We tested the TTT system by using it to participate in the Named Entity task of the MUC-7 competition. This involved developing extensive rulesets to mark up named entities (ENAMEX: persons, organisations and locations), temporal expressions (TIMEX: dates and times) and numerical expressions (NUMEX: sums of money, percentages). Detailed information about precisely which expressions should be marked up can be found in the MUC-7 Named Entity Task Definition (http://www.muc.saic.com/proceedings/ne_task.html). In this release we distribute a general purpose grammar for recognising numbers ($TTT/GRAM/sgml/numbers.gr) and slightly modified versions of our MUC-7 grammars for NUMEX and TIMEX expressions ($TTT/GRAM/sgml/numex.gr and $TTT/GRAM/sgml/timex.gr respectively). We use these grammars in the runplain pipeline and its variants where they apply in the order numbers.gr - numex.gr - timex.gr. The grammar numbers.gr must apply before the other two since it identifies numerical expressions that may form part of larger NUMEX or TIMEX expressions. For example, it will identify the string "two and a half" as a number and this could occur in money expressions such as "two and a half cents" or dates such as "two and a half years ago". In the following sections we provide brief descriptions of the three grammars. More detailed information can be found in the comments in the grammar files themselves.

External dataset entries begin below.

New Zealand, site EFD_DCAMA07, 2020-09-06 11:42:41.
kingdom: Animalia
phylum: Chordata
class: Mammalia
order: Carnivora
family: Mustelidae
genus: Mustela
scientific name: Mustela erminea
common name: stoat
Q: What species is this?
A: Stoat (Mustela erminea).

One of the example grammars, $TTT/GRAM/sgml/numbers.gr, contains a fairly extensive analysis of numbers in various forms. Most cases of decimals, and character-based number expressions (`digit numbers' like 1,256,387), are handled quite straightforwardly. Describing `text numbers', such as one thousand and twenty-six, is clearly more complicated. Combinations of digits and text are also possible, as in 30 million, and the grammar does allow various forms of these. A relatively extensive grammar of text fractions (three-fourths, forty-nine hundredths, and suchlike) is also included.

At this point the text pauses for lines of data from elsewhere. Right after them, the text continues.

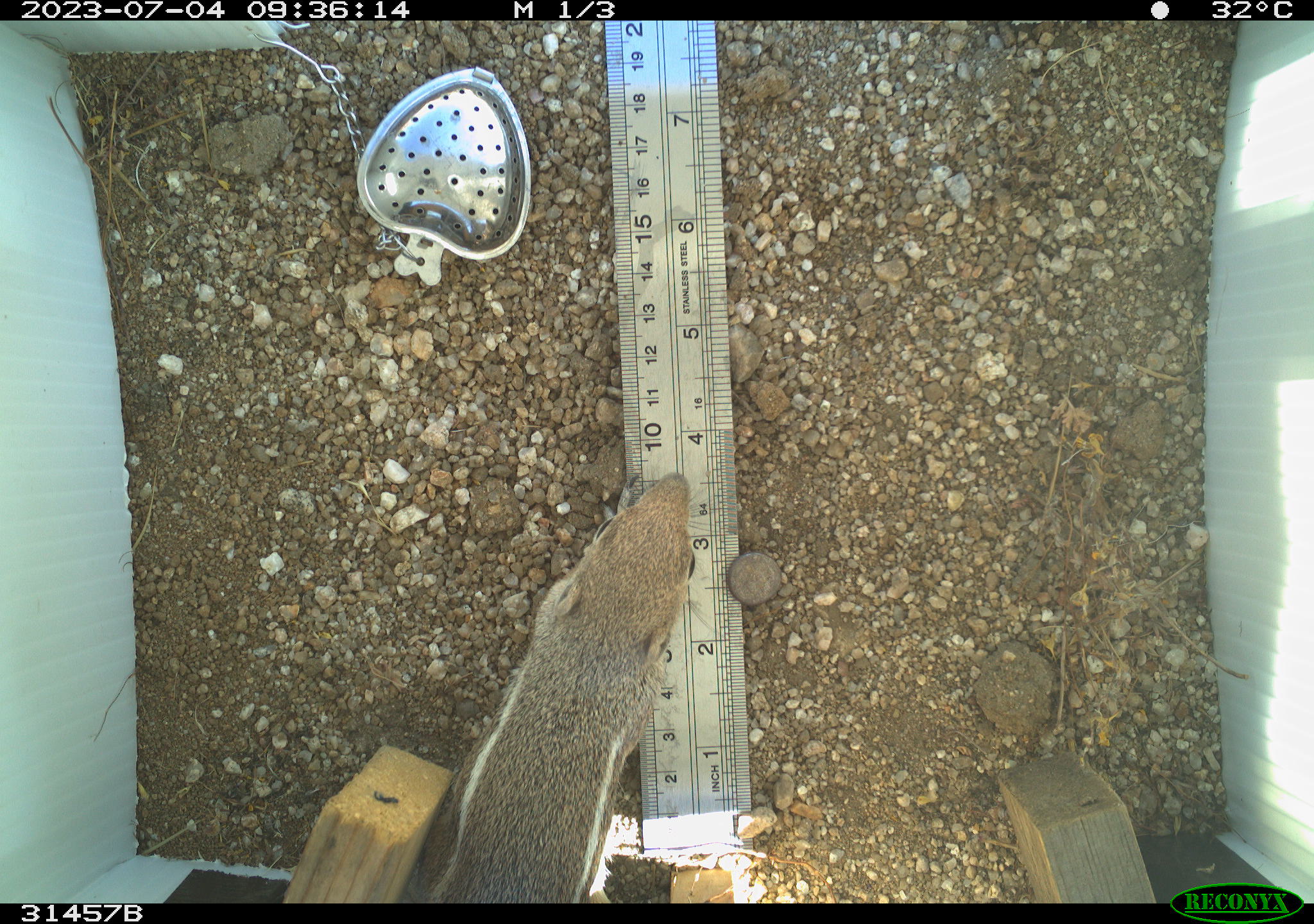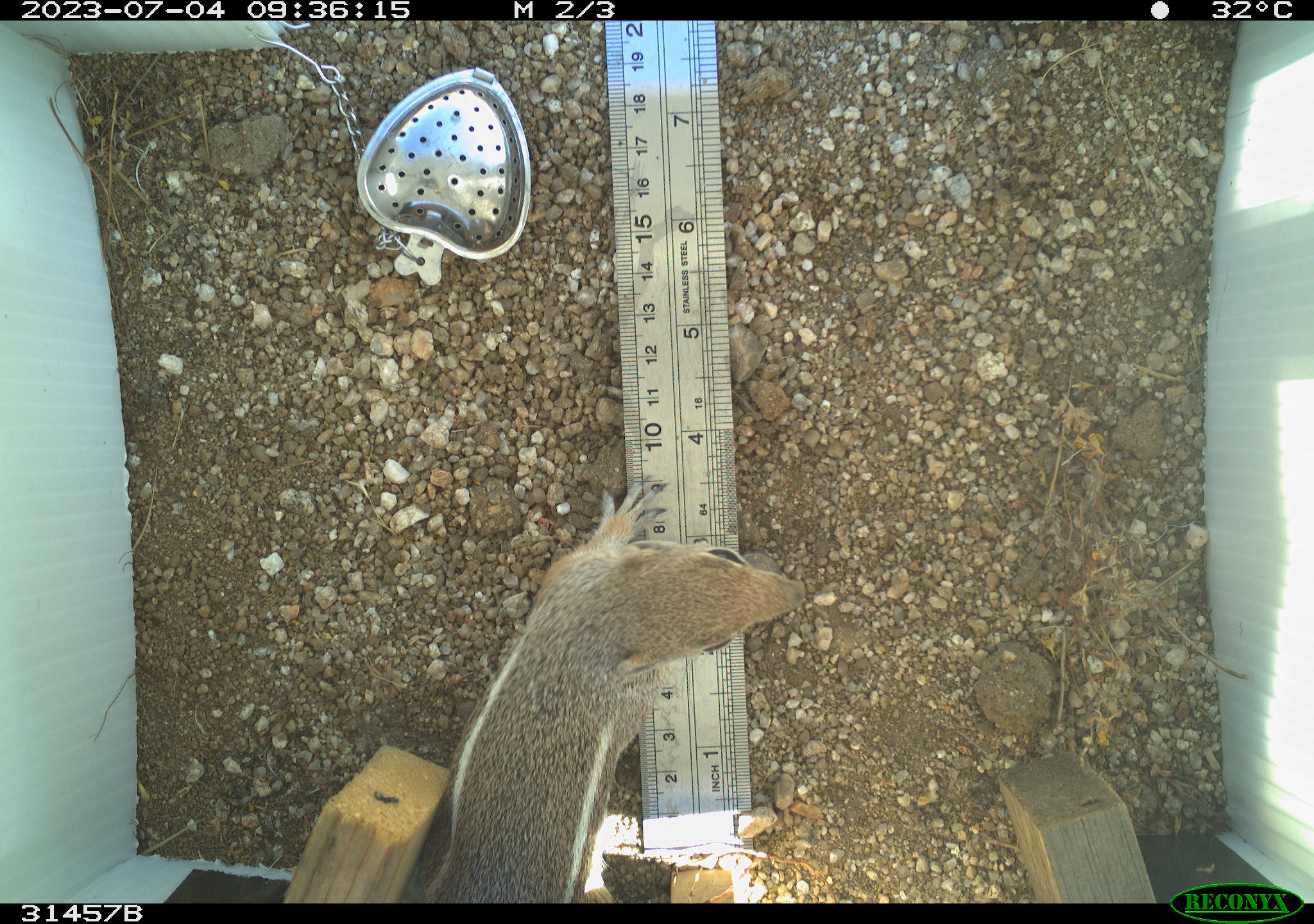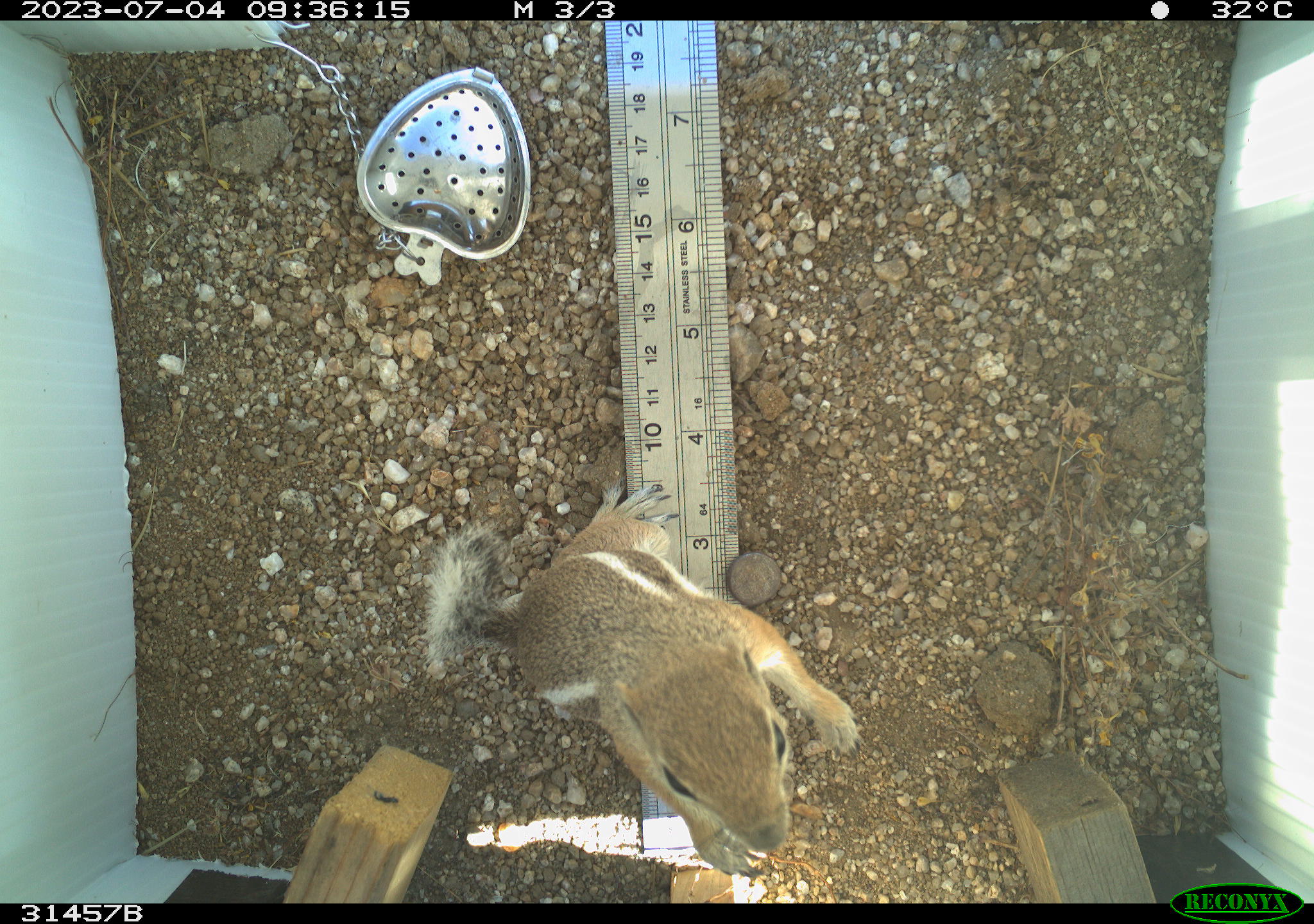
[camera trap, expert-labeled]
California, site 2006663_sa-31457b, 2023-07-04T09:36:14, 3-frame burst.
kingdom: Animalia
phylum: Chordata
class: Mammalia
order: Rodentia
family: Sciuridae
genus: Ammospermophilus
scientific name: Ammospermophilus leucurus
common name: white-tailed antelope squirrel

The comments in the grammar file contain details on what the rules are looking for; however a short description of the overall assumptions of the grammar of text numbers is appropriate as the basic approach covers the mixed forms (digit and text) and fractions also. Generally, the grammar should recognise almost any form of text number up to a trillion trillion - so all of the examples below are accepted:
one hundred and sixty-five thousand three hundred million seventy five thousand four hundred and one eighteen thousand five hundred and ninety-two nine hundred and ninety-nine thousand billion
The grammar assumes a central position in text numbers which characterises the whole number - in the four examples above this is thousand, million, hundred, and billion respectively. The grammar then assumes a `modifying' number on the left of the fulcrum; in the above examples these are:
one hundred and sixty-five three hundred eighteen nine hundred and ninety-nine thousand
The element following the central position is not necessary, as in the first and fourth cases. In the other two the relevant parts of the numbers are:
seventy five thousand four hundred and one five hundred and ninety-two
Note that no attempt is made to provide a `semantics' for the numbers - they are just recognised as numerical expressions. However it should be possible to use the targ values to build up numerical representations of the text expressions if this is required.